**Input for this task:**

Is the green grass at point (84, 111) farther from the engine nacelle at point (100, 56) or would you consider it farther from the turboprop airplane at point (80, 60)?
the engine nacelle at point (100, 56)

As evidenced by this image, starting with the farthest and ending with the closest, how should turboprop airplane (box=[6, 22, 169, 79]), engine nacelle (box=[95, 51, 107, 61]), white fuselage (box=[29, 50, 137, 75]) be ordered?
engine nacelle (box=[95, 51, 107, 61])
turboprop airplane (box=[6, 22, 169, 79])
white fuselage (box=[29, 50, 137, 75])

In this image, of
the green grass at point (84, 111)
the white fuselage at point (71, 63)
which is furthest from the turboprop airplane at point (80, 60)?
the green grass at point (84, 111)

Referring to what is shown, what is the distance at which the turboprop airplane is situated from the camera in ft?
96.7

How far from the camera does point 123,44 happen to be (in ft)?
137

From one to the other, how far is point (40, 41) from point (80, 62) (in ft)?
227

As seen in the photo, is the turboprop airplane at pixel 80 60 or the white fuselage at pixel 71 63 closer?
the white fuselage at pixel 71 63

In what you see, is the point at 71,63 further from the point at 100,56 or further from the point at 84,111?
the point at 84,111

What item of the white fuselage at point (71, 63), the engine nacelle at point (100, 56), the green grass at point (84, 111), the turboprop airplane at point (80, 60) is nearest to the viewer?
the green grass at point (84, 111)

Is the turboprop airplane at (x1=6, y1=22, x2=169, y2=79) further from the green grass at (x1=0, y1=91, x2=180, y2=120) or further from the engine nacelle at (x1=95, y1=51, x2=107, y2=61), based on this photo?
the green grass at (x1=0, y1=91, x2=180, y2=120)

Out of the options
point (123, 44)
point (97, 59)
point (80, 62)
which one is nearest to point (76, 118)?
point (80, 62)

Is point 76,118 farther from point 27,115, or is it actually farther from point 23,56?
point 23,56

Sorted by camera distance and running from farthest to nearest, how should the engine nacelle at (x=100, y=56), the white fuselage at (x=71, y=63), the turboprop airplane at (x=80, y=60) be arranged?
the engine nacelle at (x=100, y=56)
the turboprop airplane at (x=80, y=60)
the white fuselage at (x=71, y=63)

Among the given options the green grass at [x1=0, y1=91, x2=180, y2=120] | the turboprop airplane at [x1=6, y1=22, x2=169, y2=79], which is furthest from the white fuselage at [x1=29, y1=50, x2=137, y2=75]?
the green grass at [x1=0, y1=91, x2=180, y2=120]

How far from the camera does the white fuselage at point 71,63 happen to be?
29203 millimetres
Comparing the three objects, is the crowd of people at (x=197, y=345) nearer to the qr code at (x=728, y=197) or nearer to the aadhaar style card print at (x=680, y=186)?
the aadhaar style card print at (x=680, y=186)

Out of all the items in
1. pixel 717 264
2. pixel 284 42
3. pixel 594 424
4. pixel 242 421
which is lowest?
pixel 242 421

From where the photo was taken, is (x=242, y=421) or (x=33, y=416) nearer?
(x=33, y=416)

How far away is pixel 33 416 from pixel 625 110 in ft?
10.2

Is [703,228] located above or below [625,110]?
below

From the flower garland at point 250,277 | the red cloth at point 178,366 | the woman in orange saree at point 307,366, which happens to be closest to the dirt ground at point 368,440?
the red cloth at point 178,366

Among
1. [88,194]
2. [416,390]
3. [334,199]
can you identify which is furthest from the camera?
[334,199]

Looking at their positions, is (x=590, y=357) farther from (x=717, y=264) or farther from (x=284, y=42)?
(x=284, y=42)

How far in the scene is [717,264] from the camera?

**Written exercise:** Only the lines from the one that contains "How far away" to the end of the entries above should be given again, exactly and in full.

**Correct output:**
How far away is pixel 33 416 from pixel 625 110 in ft?
10.2

Is [703,228] located above or below [625,110]?
below

From the flower garland at point 250,277 | the red cloth at point 178,366 | the woman in orange saree at point 307,366, which happens to be closest to the dirt ground at point 368,440?
the red cloth at point 178,366

Among
1. [88,194]
2. [416,390]
3. [334,199]
can you identify which is furthest from the camera?
[334,199]

Looking at their positions, is (x=590, y=357) farther from (x=717, y=264) or farther from (x=284, y=42)?
(x=284, y=42)

How far in the scene is [717,264] from the camera?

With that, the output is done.